The dynamic weight acquisition program of the balancer runs cyclically. If the default weight is not zero, the server LOAD parameters of the node are queried and the dynamic weight LOAD (Ni) is calculated ). The following formula is used to calculate the final weight value based on the initial weight of the node and the collected dynamic weight.
Wi = A * DW (Ni) + B * (LOAD (Ni)-DW (Ni) 1/3
In the formula, if the dynamic weight is equal to the initial weight and the final weight is not changed, it means that the load condition of the system has just reached the ideal state, and it is equal to the initial weight DW (Ni ). If the calculation result of the dynamic weight is higher than the initial weight, the final weight increases, which means that the system load is very light and the balancer will increase the task ratio allocated to the node. If the dynamic weight is lower than the initial weight, the final weight is reduced, indicating that the system is starting to overload, and the balancer will reduce the tasks assigned to the node. In actual use, if the weights of all nodes are smaller than their DW (Ni), it indicates that the current cluster is overloaded, in this case, you need to add a new node to the cluster to process some of the load. Otherwise, if the weights of all nodes are much higher than DW (Ni), the load of the current system is lighter.
5. Summary
Network load balancing is the specific implementation of the Cluster Job Scheduling System. Because the job unit it processes is a network connection under the TCP/IP protocol, you can use a centralized basic scheduling algorithm for network connections.
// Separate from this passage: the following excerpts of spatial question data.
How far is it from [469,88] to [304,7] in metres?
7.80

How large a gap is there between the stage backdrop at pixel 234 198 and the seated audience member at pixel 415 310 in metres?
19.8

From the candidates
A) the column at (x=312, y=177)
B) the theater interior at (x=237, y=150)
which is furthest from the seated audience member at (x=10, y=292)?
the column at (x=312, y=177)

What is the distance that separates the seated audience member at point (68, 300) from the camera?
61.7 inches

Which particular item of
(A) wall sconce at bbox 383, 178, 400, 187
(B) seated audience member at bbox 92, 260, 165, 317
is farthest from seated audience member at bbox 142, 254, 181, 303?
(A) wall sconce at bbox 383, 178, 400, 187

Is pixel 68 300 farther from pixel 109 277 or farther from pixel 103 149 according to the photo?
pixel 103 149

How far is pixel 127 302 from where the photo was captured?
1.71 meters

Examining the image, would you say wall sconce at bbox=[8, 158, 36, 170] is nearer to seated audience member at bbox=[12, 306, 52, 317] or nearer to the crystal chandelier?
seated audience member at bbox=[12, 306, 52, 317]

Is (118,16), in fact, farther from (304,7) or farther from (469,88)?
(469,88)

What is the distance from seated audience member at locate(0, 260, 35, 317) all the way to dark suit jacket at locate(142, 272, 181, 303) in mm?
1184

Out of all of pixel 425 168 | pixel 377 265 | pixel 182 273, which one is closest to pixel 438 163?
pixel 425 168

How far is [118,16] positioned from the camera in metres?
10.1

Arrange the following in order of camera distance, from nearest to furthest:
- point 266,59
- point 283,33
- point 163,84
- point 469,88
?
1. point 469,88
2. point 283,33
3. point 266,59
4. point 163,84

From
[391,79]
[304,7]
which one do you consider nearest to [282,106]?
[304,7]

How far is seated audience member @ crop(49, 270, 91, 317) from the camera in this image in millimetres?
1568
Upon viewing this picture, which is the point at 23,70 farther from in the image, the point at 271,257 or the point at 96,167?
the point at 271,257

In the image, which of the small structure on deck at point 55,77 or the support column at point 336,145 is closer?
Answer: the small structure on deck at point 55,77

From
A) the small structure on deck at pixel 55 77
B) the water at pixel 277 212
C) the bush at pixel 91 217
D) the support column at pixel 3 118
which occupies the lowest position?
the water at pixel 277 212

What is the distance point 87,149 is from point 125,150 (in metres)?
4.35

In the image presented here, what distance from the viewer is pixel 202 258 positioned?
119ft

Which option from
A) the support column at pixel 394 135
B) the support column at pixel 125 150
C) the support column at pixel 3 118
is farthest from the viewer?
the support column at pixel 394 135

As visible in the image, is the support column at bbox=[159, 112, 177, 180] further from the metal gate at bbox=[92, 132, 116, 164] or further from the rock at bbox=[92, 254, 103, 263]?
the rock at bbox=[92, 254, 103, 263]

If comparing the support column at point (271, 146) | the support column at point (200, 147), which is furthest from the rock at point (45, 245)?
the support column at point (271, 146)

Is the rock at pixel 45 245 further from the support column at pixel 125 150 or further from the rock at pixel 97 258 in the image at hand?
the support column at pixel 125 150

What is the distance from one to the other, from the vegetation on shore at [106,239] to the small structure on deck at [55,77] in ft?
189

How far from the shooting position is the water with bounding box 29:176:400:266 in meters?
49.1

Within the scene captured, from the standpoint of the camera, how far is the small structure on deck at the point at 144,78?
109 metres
Considering the possibility of Cluster load imbalance, the weights of service nodes are dynamically obtained and the negative feedback mechanism is used to adjust the distribution of network service requests by the balancer, to adapt to resource changes during the running of service nodes. Based on the LVS cluster system, I also improved it with the original round robin algorithm, added a program for collecting dynamic weights and fed back it to the Load balancer's scheduling system in real time. Practice has proved that the use of dynamic balancing has improved the overall throughput of the cluster system, especially when the performance of each node in the cluster is different and the network service programs provided by the cluster have diversified resources, the negative feedback mechanism is particularly effective. In other clusters, the dynamic load balancing of the negative feedback mechanism can also be well applied, except that the job units processed by the balancer are different from network connections, the specific load algorithms will also be different.